Mais chaque fois que la vacuité devient un objet philosophique, on se dit qu’à ce moment-là, si on comprenait la vacuité, on connaîtrait alors la réalité ultime du monde et tous les problèmes seraient résolus.Ça, c’est l’imagination religieuse de beaucoup de personnes et on pourrait remplacer le mot Dieu ou Tao par vacuité dans le bouddhisme. N’importe quel système religieux a cette tendance à ultimiser quelque chose comme objet privilégié qui est au-delà de notre expérience et probablement quelque chose qui est bien connu par les experts, les adeptes, les lamas, les prêtres et dans un sens caché de nous. Mais cette façon de penser est erronée.
En effet, quand on commence à comprendre ce qu’est la vacuité, ça ne donne pas de certitudes finales, un éveil qui serait finalement le but après lequel on n’aurait rien à faire. Au contraire, c’est le début, c’est là où la voie commence. Et ce début de la voie, cette idée que l’expérience de la vacuité est le début de la voie, est un enseignement qui se trouve dans les textes les plus anciens. Pour le Bouddha, l’expérience de ce qu’on appelle en pali Sotapana, veut dire entrer dans le courant, c’est à dire avoir l’expérience de l’éveil, de la vacuité, et ce moment-là correspond au premier pas du chemin octuple. C’est la vision juste. Et ce n’est que quand on voit les choses d’une façon juste qu’on peut vraiment entrer dans le chemin. Avant ce moment-là, on n’est pas vraiment dans le chemin. On le cherche toujours.

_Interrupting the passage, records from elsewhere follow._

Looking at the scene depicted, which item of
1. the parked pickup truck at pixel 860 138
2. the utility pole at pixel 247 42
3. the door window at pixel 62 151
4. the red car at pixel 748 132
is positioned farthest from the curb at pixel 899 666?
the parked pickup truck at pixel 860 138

On risque toujours, quand nous parlons ainsi de donner l’impression que l’éveil est quelque chose de très facile mais le paradoxe avec l’expérience de la vacuité est que c’est quelque chose dont nous sommes très très proches maintenant. On a l’exemple en Zen d’un poisson qui passe toute sa vie à chercher de l’eau. Evidemment l’eau est la chose la plus proche de ce poisson. Il y a beaucoup de récits dans les traditions mystiques, pas simplement bouddhistes qui disent que quand quelqu’un découvre la réalité de Dieu ou d’autre chose, il se rend compte qu’en effet c’est quelque chose qui était déjà très proche de lui-même.

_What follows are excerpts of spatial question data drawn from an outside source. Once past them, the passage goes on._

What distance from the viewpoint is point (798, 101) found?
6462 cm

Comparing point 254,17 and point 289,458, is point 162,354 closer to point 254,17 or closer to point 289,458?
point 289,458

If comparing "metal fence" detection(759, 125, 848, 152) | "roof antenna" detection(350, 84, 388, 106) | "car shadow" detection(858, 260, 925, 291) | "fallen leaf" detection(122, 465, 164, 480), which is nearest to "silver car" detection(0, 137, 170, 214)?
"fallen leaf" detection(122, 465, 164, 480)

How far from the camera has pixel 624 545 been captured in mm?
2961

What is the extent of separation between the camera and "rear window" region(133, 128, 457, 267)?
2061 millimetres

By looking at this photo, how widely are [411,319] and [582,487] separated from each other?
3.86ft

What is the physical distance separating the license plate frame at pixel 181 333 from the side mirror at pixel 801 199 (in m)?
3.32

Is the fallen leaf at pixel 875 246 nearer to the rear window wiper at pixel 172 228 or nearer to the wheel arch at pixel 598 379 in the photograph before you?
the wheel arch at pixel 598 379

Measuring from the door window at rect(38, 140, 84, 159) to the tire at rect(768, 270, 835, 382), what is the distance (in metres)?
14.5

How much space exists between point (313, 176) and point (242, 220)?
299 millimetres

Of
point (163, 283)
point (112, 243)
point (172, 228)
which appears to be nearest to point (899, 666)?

Saint-Augustin a dit une fois que Dieu est plus proche de soi-même que son propre moi. Je crois que c’est la même chose ici. Mais ce serait une erreur de penser que c’est quelque chose de tout à fait évident et simple parce que c’est la chose aussi la plus difficile à comprendre dans la vie. Heidegger, quand il parle du mystère, dit que c’est la chose la plus proche et la plus distante à la fois." Batchelor sources:
Quand nous sommes pris dans le cycle de nos vies quotidiennes, le monde nous apparait en effet banal, terne, répétitif ; il s'étale devant nous comme un ensemble d'outils utiles ou non, d'objets désirables ou pas.
Mais dans la vacuité, le monde redevient une énigme. L'être (la manifestation) se révèle comme singularité pure, échappant à tout concept, à toute saisie, parce qu'il n'est plus vu par quelqu'un.
La vacuité est une ouverture à ce mystère de l'être. Vu à partir du vide, le monde se dévoile à nous avec un infini mystère ; il devient étonnant et précieux.
Toute perception peut alors devenir une question : qu'est-ce que c'est ? mais une question posée à personne, n'attendant pas de réponse, jouissant d'elle-même dans son propre abîme.
Et ce mystère est si proche que nous ne le voyons pas...comme le nez au milieu de la figure!